Hubo un tiempo en que los guionistas creían en la inteligencia del espectador. Ofrecían referencias a la cultura clásica, recreaban sucesos históricos o se inspiraban en la historia de la literatura o en la filosofía. A veces sus propios guiones eran tan enrevesados que ponían a prueba la paciencia y el orgullo de quien iba al cine como quien va al gimnasio para entrenar las sinapsis cerebrales. Uno buscaba la lógica de la trama y sabía que al final los interrogantes serían resueltos y todo enigma encontraría su resolución en algún razonamiento elaborado o en alguna ley científica que uno desconocía.
Así, las películas de ciencia ficción eran adelantos de la ciencia por venir u osadas suposiciones que alguna vez obtendrían confirmación. Por eso me gustaba la serie de Star Trek o sus sucesivas variaciones en pantalla grande.
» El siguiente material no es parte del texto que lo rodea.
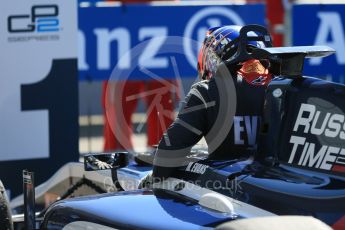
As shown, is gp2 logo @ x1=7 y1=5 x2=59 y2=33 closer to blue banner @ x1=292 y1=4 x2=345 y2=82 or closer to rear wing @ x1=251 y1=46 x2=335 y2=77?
rear wing @ x1=251 y1=46 x2=335 y2=77

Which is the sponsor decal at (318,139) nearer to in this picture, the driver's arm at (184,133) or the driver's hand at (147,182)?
the driver's arm at (184,133)

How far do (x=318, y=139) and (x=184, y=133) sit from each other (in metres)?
0.66

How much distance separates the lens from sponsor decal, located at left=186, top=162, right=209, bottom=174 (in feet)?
12.3

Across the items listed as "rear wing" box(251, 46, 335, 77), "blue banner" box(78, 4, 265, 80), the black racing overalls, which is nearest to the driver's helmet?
the black racing overalls

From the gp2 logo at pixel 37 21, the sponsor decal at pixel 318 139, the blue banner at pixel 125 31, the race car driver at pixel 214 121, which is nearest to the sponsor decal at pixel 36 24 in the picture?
the gp2 logo at pixel 37 21

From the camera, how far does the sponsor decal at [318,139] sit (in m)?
3.43

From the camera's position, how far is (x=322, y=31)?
8.45m

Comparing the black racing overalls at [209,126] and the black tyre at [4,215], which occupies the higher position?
the black racing overalls at [209,126]

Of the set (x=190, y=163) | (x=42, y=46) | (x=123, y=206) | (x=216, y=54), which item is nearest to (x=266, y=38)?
(x=216, y=54)

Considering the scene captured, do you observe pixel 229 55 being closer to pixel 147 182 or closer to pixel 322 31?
pixel 147 182

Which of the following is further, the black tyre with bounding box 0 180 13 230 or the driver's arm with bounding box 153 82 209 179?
the black tyre with bounding box 0 180 13 230

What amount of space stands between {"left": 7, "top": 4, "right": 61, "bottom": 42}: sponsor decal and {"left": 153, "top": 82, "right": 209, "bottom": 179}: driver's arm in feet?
7.46

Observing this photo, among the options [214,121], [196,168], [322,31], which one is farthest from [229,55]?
[322,31]

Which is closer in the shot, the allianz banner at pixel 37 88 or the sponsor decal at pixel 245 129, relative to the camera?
the sponsor decal at pixel 245 129
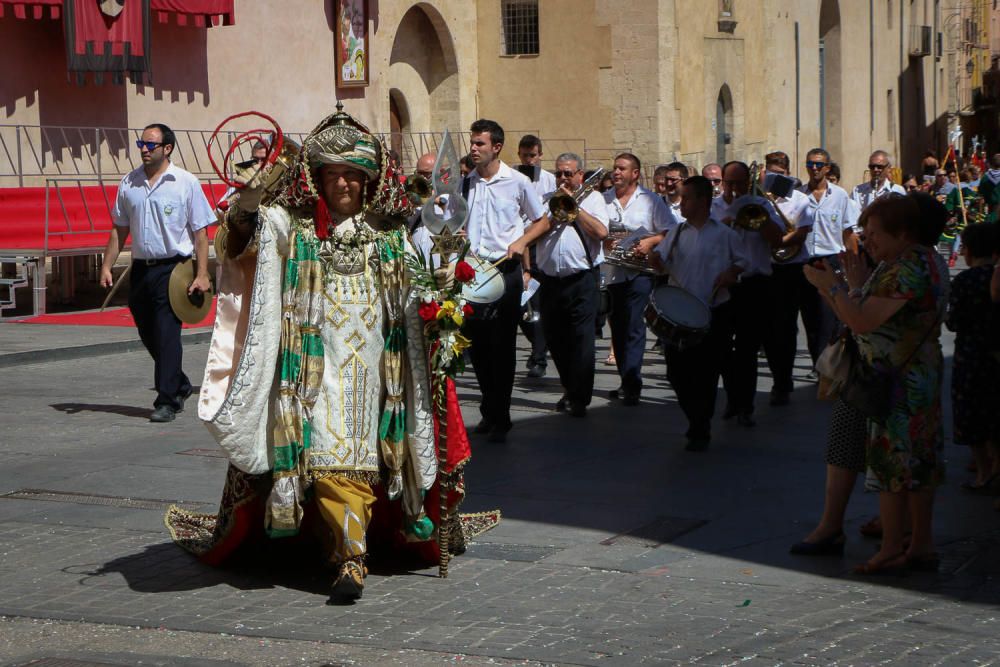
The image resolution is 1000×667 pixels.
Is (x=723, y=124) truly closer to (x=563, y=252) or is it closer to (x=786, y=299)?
(x=786, y=299)

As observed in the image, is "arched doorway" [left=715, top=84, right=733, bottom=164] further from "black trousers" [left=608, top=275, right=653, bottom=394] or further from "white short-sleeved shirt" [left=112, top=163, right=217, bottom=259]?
"white short-sleeved shirt" [left=112, top=163, right=217, bottom=259]

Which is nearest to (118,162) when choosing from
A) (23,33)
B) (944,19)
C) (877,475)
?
(23,33)

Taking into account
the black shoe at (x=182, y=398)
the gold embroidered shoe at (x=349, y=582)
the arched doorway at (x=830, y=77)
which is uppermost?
the arched doorway at (x=830, y=77)

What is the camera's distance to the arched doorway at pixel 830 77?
45.2 meters

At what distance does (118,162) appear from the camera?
21.6 m

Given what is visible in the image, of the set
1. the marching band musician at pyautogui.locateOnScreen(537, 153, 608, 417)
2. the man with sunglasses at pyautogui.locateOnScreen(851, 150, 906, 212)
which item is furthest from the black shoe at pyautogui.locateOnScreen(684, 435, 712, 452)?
the man with sunglasses at pyautogui.locateOnScreen(851, 150, 906, 212)

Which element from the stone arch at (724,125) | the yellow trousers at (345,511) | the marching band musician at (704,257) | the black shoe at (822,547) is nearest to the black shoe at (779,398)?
the marching band musician at (704,257)

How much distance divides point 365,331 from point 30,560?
1.83 m

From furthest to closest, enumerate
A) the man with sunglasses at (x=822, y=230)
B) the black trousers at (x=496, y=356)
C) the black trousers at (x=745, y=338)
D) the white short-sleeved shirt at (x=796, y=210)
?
the man with sunglasses at (x=822, y=230)
the white short-sleeved shirt at (x=796, y=210)
the black trousers at (x=745, y=338)
the black trousers at (x=496, y=356)

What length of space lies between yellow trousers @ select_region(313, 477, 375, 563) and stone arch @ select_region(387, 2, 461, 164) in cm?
2346

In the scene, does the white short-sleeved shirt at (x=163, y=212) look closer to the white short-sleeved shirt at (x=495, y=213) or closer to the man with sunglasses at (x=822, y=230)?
the white short-sleeved shirt at (x=495, y=213)

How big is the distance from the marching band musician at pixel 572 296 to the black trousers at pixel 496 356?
92 centimetres

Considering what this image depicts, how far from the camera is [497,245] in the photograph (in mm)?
10273

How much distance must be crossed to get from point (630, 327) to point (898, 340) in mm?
5556
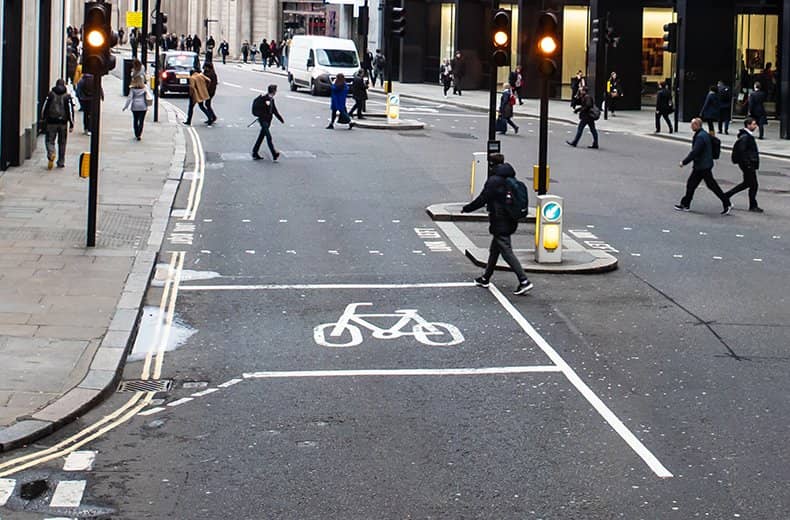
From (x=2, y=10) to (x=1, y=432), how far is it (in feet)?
54.8

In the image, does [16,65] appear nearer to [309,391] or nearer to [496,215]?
[496,215]

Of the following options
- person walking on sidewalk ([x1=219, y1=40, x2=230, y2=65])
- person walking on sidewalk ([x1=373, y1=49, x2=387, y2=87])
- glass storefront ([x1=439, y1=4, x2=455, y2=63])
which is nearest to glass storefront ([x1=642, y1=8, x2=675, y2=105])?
glass storefront ([x1=439, y1=4, x2=455, y2=63])

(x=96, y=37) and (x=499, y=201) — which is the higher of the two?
(x=96, y=37)

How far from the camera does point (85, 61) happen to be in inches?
725

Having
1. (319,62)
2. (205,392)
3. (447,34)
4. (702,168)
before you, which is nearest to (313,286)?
(205,392)

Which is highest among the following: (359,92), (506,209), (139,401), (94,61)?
(359,92)

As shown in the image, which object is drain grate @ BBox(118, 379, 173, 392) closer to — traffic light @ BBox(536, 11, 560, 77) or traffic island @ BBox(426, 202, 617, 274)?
traffic island @ BBox(426, 202, 617, 274)

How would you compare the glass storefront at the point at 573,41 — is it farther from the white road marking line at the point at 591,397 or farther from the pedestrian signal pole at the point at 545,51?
the white road marking line at the point at 591,397

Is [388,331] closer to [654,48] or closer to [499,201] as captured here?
[499,201]

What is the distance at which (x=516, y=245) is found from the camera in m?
19.8

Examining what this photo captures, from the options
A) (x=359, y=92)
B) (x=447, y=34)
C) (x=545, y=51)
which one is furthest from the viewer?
(x=447, y=34)

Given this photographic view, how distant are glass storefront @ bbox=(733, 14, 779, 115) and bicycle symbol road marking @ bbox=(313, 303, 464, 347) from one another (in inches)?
1471

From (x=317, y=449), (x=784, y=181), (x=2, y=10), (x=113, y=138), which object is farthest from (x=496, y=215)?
(x=113, y=138)

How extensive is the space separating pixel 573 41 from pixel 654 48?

Pero la adolescencia que se ha apoderado de muchas opciones políticas de nuestro tiempo, de los programas de televisión y del consumo cultural también lo ha hecho del cine y de esta serie en particular. Que digo adolescencia, infantilización. El argumento de esta Star Trek (Star Trek XI) es infumable, los escenarios y maquetas de cartón, la acción está tomada del peor de los video juegos y las propuestas tecnológicas, adelano del futuro, que en otro tiempo eran tan atractivas, se apoyan en la nada, pues nada es verosímil y el miedo al ridículo lo han perdido. Así que si a alguien se le ocurre ir al cine que deje el cerebro en casa y acuda como quien va a un recinto donde para acompañar las palomitas ponen imagénes muy movidas, fuegos artificiales y mucho y variado ruido. Y a masticar sin miedo, no hay peligro de que uno se pierda una frase sorprendente o una réplica de interés.